One Tea Lounge & Grill - CLOSED

The famous ramen burger isn't the only menu item that flaunts convention here.
Erina Starkey
Published on August 13, 2015
Updated on June 30, 2020

Overview

Masterpiece or monstrosity? Sensation or abomination? Sydney's latest frankenfood, the ramen burger, has divided the nation, or the Night Noodle Markets at the very least. After three years of being a festival favourite, creator and evil genius David Yip decided it was time to give the ramen burger a permanent home, so he opened Japanese fusion restaurant and bar One Tea Lounge and Grill on York Street.

As one may expect from the home of the ramen burger, One Tea Lounge is an eccentric sort of place, with casual lounge chairs and coloured disco lights that make it feel a bit like a karaoke bar or a pumping youth hostel.

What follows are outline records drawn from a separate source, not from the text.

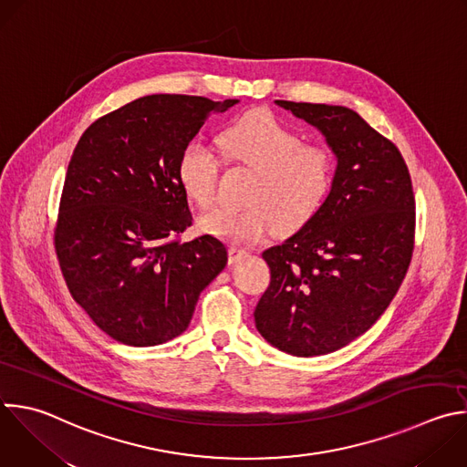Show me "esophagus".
<instances>
[{"mask_svg": "<svg viewBox=\"0 0 467 467\" xmlns=\"http://www.w3.org/2000/svg\"><path fill=\"white\" fill-rule=\"evenodd\" d=\"M245 254H247L245 249H240V247H236V245H231V247H229V262H231V264L238 262V260L244 258Z\"/></svg>", "mask_w": 467, "mask_h": 467, "instance_id": "1", "label": "esophagus"}]
</instances>
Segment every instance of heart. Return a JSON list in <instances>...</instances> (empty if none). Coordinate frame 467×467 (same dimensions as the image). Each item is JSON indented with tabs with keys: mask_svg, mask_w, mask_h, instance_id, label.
Listing matches in <instances>:
<instances>
[{
	"mask_svg": "<svg viewBox=\"0 0 467 467\" xmlns=\"http://www.w3.org/2000/svg\"><path fill=\"white\" fill-rule=\"evenodd\" d=\"M229 161L258 172L247 207L220 205L205 213L198 225L205 234L229 244H254L278 229L289 233L304 225L325 203L334 178L328 150L302 144V137L267 111H254L220 135ZM220 172L218 155L203 142H191L180 158V183L200 207L214 200Z\"/></svg>",
	"mask_w": 467,
	"mask_h": 467,
	"instance_id": "obj_1",
	"label": "heart"
}]
</instances>
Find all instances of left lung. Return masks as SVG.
Listing matches in <instances>:
<instances>
[{"mask_svg":"<svg viewBox=\"0 0 467 467\" xmlns=\"http://www.w3.org/2000/svg\"><path fill=\"white\" fill-rule=\"evenodd\" d=\"M316 126L337 167L321 209L262 253L271 284L254 323L275 348L312 358L361 337L398 293L414 247V194L400 150L345 106L275 100Z\"/></svg>","mask_w":467,"mask_h":467,"instance_id":"left-lung-1","label":"left lung"}]
</instances>
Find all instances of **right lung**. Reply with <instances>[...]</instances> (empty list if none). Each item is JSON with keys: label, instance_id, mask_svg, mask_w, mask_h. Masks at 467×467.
<instances>
[{"label": "right lung", "instance_id": "right-lung-1", "mask_svg": "<svg viewBox=\"0 0 467 467\" xmlns=\"http://www.w3.org/2000/svg\"><path fill=\"white\" fill-rule=\"evenodd\" d=\"M240 100L146 95L95 120L67 167L55 247L73 298L109 337L155 347L182 336L227 247L192 223L178 165L205 120Z\"/></svg>", "mask_w": 467, "mask_h": 467}]
</instances>
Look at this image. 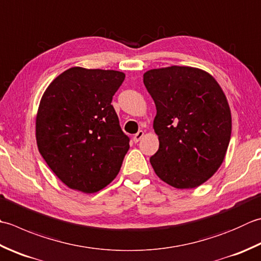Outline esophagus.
Masks as SVG:
<instances>
[{
  "label": "esophagus",
  "mask_w": 261,
  "mask_h": 261,
  "mask_svg": "<svg viewBox=\"0 0 261 261\" xmlns=\"http://www.w3.org/2000/svg\"><path fill=\"white\" fill-rule=\"evenodd\" d=\"M142 137H144V131H138L137 134L134 136V141H135V142H138V141H139V140L141 139Z\"/></svg>",
  "instance_id": "esophagus-1"
}]
</instances>
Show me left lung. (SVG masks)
Masks as SVG:
<instances>
[{"instance_id":"obj_1","label":"left lung","mask_w":261,"mask_h":261,"mask_svg":"<svg viewBox=\"0 0 261 261\" xmlns=\"http://www.w3.org/2000/svg\"><path fill=\"white\" fill-rule=\"evenodd\" d=\"M144 84L157 111L160 148L150 157L152 168L174 188L199 187L221 166L231 139L225 95L211 74L190 66L149 70Z\"/></svg>"}]
</instances>
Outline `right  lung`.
<instances>
[{
  "mask_svg": "<svg viewBox=\"0 0 261 261\" xmlns=\"http://www.w3.org/2000/svg\"><path fill=\"white\" fill-rule=\"evenodd\" d=\"M124 78L120 71L74 66L42 97L36 117L38 150L71 189L97 192L120 172L130 138L111 103Z\"/></svg>",
  "mask_w": 261,
  "mask_h": 261,
  "instance_id": "right-lung-1",
  "label": "right lung"
}]
</instances>
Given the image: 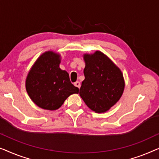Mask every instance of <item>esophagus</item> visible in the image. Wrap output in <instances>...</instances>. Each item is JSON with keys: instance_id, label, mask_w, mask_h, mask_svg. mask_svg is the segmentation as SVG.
<instances>
[{"instance_id": "34e87169", "label": "esophagus", "mask_w": 159, "mask_h": 159, "mask_svg": "<svg viewBox=\"0 0 159 159\" xmlns=\"http://www.w3.org/2000/svg\"><path fill=\"white\" fill-rule=\"evenodd\" d=\"M74 86L78 87V88H79V89H80V83L79 81L75 82V83H74Z\"/></svg>"}]
</instances>
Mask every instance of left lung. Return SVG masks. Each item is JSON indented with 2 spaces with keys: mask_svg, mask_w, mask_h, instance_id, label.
<instances>
[{
  "mask_svg": "<svg viewBox=\"0 0 159 159\" xmlns=\"http://www.w3.org/2000/svg\"><path fill=\"white\" fill-rule=\"evenodd\" d=\"M85 79L79 94L86 104L95 112L109 110L122 97L125 80L120 69L100 51L84 55Z\"/></svg>",
  "mask_w": 159,
  "mask_h": 159,
  "instance_id": "left-lung-1",
  "label": "left lung"
}]
</instances>
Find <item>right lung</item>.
<instances>
[{
  "instance_id": "right-lung-1",
  "label": "right lung",
  "mask_w": 159,
  "mask_h": 159,
  "mask_svg": "<svg viewBox=\"0 0 159 159\" xmlns=\"http://www.w3.org/2000/svg\"><path fill=\"white\" fill-rule=\"evenodd\" d=\"M60 55L48 51L40 55L29 72L26 89L32 102L40 108L56 110L69 96L79 93L69 74L60 68Z\"/></svg>"
}]
</instances>
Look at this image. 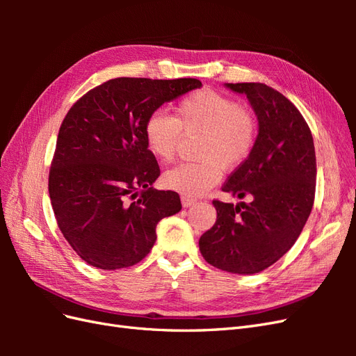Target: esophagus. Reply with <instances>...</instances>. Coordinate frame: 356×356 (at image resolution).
<instances>
[{"label": "esophagus", "instance_id": "esophagus-1", "mask_svg": "<svg viewBox=\"0 0 356 356\" xmlns=\"http://www.w3.org/2000/svg\"><path fill=\"white\" fill-rule=\"evenodd\" d=\"M197 200L196 199H193V197H188V196H181V203H182V207L184 208H188V207H191V204H195Z\"/></svg>", "mask_w": 356, "mask_h": 356}]
</instances>
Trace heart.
<instances>
[{"label":"heart","mask_w":356,"mask_h":356,"mask_svg":"<svg viewBox=\"0 0 356 356\" xmlns=\"http://www.w3.org/2000/svg\"><path fill=\"white\" fill-rule=\"evenodd\" d=\"M145 147L161 163L175 157L182 135L202 134L197 156L165 172L163 184L182 195L199 196L221 179L222 168L233 169L250 157L257 143V118L229 96L200 90L175 106L174 117L154 111L143 127Z\"/></svg>","instance_id":"obj_1"}]
</instances>
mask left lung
I'll return each instance as SVG.
<instances>
[{"label": "left lung", "instance_id": "left-lung-1", "mask_svg": "<svg viewBox=\"0 0 356 356\" xmlns=\"http://www.w3.org/2000/svg\"><path fill=\"white\" fill-rule=\"evenodd\" d=\"M257 114V143L222 191L250 203L213 200L217 221L199 239L204 260L221 270L254 275L276 263L303 230L315 200L316 156L296 105L263 83H227Z\"/></svg>", "mask_w": 356, "mask_h": 356}]
</instances>
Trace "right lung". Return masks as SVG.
<instances>
[{
	"label": "right lung",
	"instance_id": "1",
	"mask_svg": "<svg viewBox=\"0 0 356 356\" xmlns=\"http://www.w3.org/2000/svg\"><path fill=\"white\" fill-rule=\"evenodd\" d=\"M200 86L197 79H113L67 113L49 195L63 238L88 264L115 270L139 263L156 242L157 222L181 211L178 193L152 187L160 168L143 127L160 105Z\"/></svg>",
	"mask_w": 356,
	"mask_h": 356
}]
</instances>
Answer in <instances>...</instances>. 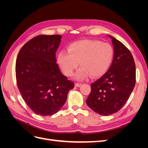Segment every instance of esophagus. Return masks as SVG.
I'll return each instance as SVG.
<instances>
[{
    "instance_id": "esophagus-1",
    "label": "esophagus",
    "mask_w": 148,
    "mask_h": 148,
    "mask_svg": "<svg viewBox=\"0 0 148 148\" xmlns=\"http://www.w3.org/2000/svg\"><path fill=\"white\" fill-rule=\"evenodd\" d=\"M82 83H75V86L76 87H79V86H81V85H82Z\"/></svg>"
}]
</instances>
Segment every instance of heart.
Listing matches in <instances>:
<instances>
[{
    "instance_id": "obj_1",
    "label": "heart",
    "mask_w": 148,
    "mask_h": 148,
    "mask_svg": "<svg viewBox=\"0 0 148 148\" xmlns=\"http://www.w3.org/2000/svg\"><path fill=\"white\" fill-rule=\"evenodd\" d=\"M114 51L108 43L92 40H81L71 43L57 55V61L63 73L71 77L78 66L75 74L77 79L83 80L89 75L98 77L104 74L112 63Z\"/></svg>"
}]
</instances>
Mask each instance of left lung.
Here are the masks:
<instances>
[{"label":"left lung","instance_id":"8db88e82","mask_svg":"<svg viewBox=\"0 0 148 148\" xmlns=\"http://www.w3.org/2000/svg\"><path fill=\"white\" fill-rule=\"evenodd\" d=\"M114 58L108 71L91 84L86 100L95 112L109 115L117 112L126 104L136 83V68L133 56L123 44L111 36Z\"/></svg>","mask_w":148,"mask_h":148}]
</instances>
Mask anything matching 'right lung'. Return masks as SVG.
I'll list each match as a JSON object with an SVG mask.
<instances>
[{
	"instance_id": "obj_1",
	"label": "right lung",
	"mask_w": 148,
	"mask_h": 148,
	"mask_svg": "<svg viewBox=\"0 0 148 148\" xmlns=\"http://www.w3.org/2000/svg\"><path fill=\"white\" fill-rule=\"evenodd\" d=\"M61 38L59 34L38 36L26 42L17 56V87L29 108L39 115L57 113L75 86L56 62Z\"/></svg>"
}]
</instances>
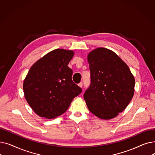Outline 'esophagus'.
Returning a JSON list of instances; mask_svg holds the SVG:
<instances>
[{
  "label": "esophagus",
  "mask_w": 155,
  "mask_h": 155,
  "mask_svg": "<svg viewBox=\"0 0 155 155\" xmlns=\"http://www.w3.org/2000/svg\"><path fill=\"white\" fill-rule=\"evenodd\" d=\"M78 85L80 87L82 88V86H83V84H82V82H80V83H79V84H78Z\"/></svg>",
  "instance_id": "34e87169"
}]
</instances>
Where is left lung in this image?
<instances>
[{
	"instance_id": "obj_1",
	"label": "left lung",
	"mask_w": 155,
	"mask_h": 155,
	"mask_svg": "<svg viewBox=\"0 0 155 155\" xmlns=\"http://www.w3.org/2000/svg\"><path fill=\"white\" fill-rule=\"evenodd\" d=\"M87 60L91 84L84 98L88 109L102 119L115 117L133 99L134 77L126 63L109 49H95Z\"/></svg>"
}]
</instances>
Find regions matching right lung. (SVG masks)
I'll return each instance as SVG.
<instances>
[{
  "label": "right lung",
  "instance_id": "obj_1",
  "mask_svg": "<svg viewBox=\"0 0 155 155\" xmlns=\"http://www.w3.org/2000/svg\"><path fill=\"white\" fill-rule=\"evenodd\" d=\"M74 52L56 49L35 63L23 83L25 99L37 114L53 119L66 112L82 90L72 81L68 64Z\"/></svg>",
  "mask_w": 155,
  "mask_h": 155
}]
</instances>
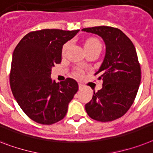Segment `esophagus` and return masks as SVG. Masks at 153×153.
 Here are the masks:
<instances>
[{
	"instance_id": "34e87169",
	"label": "esophagus",
	"mask_w": 153,
	"mask_h": 153,
	"mask_svg": "<svg viewBox=\"0 0 153 153\" xmlns=\"http://www.w3.org/2000/svg\"><path fill=\"white\" fill-rule=\"evenodd\" d=\"M78 85H79V90H82V89L84 88V85H83V84H80V83H79V84H78Z\"/></svg>"
}]
</instances>
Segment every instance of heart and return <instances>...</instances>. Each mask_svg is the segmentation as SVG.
<instances>
[{
	"instance_id": "obj_1",
	"label": "heart",
	"mask_w": 153,
	"mask_h": 153,
	"mask_svg": "<svg viewBox=\"0 0 153 153\" xmlns=\"http://www.w3.org/2000/svg\"><path fill=\"white\" fill-rule=\"evenodd\" d=\"M69 45V43H66L64 45L62 48V54H65V51L67 50L68 47ZM102 48V45H101V42L99 41V40L95 37H90V38H88L87 40H85V42H84V48H85L86 51H88V50H91V49H94V48ZM76 75L79 76L81 75L82 71L81 70H76L75 73Z\"/></svg>"
}]
</instances>
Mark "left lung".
<instances>
[{
  "instance_id": "left-lung-1",
  "label": "left lung",
  "mask_w": 153,
  "mask_h": 153,
  "mask_svg": "<svg viewBox=\"0 0 153 153\" xmlns=\"http://www.w3.org/2000/svg\"><path fill=\"white\" fill-rule=\"evenodd\" d=\"M105 44V55L94 75L102 79V88L85 105L88 116L100 122L123 117L132 105L141 83V67L133 43L120 30L111 26L84 28Z\"/></svg>"
}]
</instances>
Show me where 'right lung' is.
<instances>
[{
  "instance_id": "right-lung-1",
  "label": "right lung",
  "mask_w": 153,
  "mask_h": 153,
  "mask_svg": "<svg viewBox=\"0 0 153 153\" xmlns=\"http://www.w3.org/2000/svg\"><path fill=\"white\" fill-rule=\"evenodd\" d=\"M79 31L57 29L33 31L24 36L14 50L10 86L26 116L40 124L62 120L68 105L78 91L75 79L60 84L51 78V68L62 61L64 44Z\"/></svg>"
}]
</instances>
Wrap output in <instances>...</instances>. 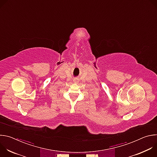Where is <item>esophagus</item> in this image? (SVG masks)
<instances>
[{"instance_id":"34e87169","label":"esophagus","mask_w":157,"mask_h":157,"mask_svg":"<svg viewBox=\"0 0 157 157\" xmlns=\"http://www.w3.org/2000/svg\"><path fill=\"white\" fill-rule=\"evenodd\" d=\"M78 79L77 78H76L75 79V82H78Z\"/></svg>"}]
</instances>
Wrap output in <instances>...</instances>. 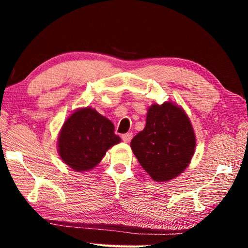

Now back to the Ramen Burger, which is why you're all here. Instead of buns, the ramen burger ($13.80) uses two ramen soup-infused noodle cakes, which are moist on the inside and beautifully burnished outside, reminiscent of the delicious crunchy noodles that stick to the bottom of the pan. Inside are your classic burger ingredients: a succulent wagyu beef patty, iceberg lettuce, tomato and a squeeze of kewpie mayonnaise. I can see the appeal and the flavours work, but let's be frank, burgers need bread. I'm also struggling to see the similarity to a steaming hot bowl of Japanese soup. Bring on an egg, a sheet of seaweed and some barbecue pork and I would definitely get on board.

The ramen burger isn't the only menu item that flaunts convention. One Tea Lounge also serves a rice burger ($13.80) and Nagoya-style chicken "lollypops" ($12). There's also a staggering amount of dishes that have been infused with premium matcha green tea, from cocktails to burger buns, hollandaise, mayonnaise, chocolate sauce — it's all green. Even the fries are sprinkled in green tea salt. I'm not sure how matcha more I can handle.

While the Ramen Burger is hogging the limelight, a more deserving ice-cream burger sits in the shadows. The ice cream sliders ($13) come in pairs, so I try a lychee and black sesame, which are topped with red bean paste and sandwiched between piping hot Asian doughnuts. It's actually incredible. It might not have the catchiest name in the joint, but I know which burger I'm coming back for.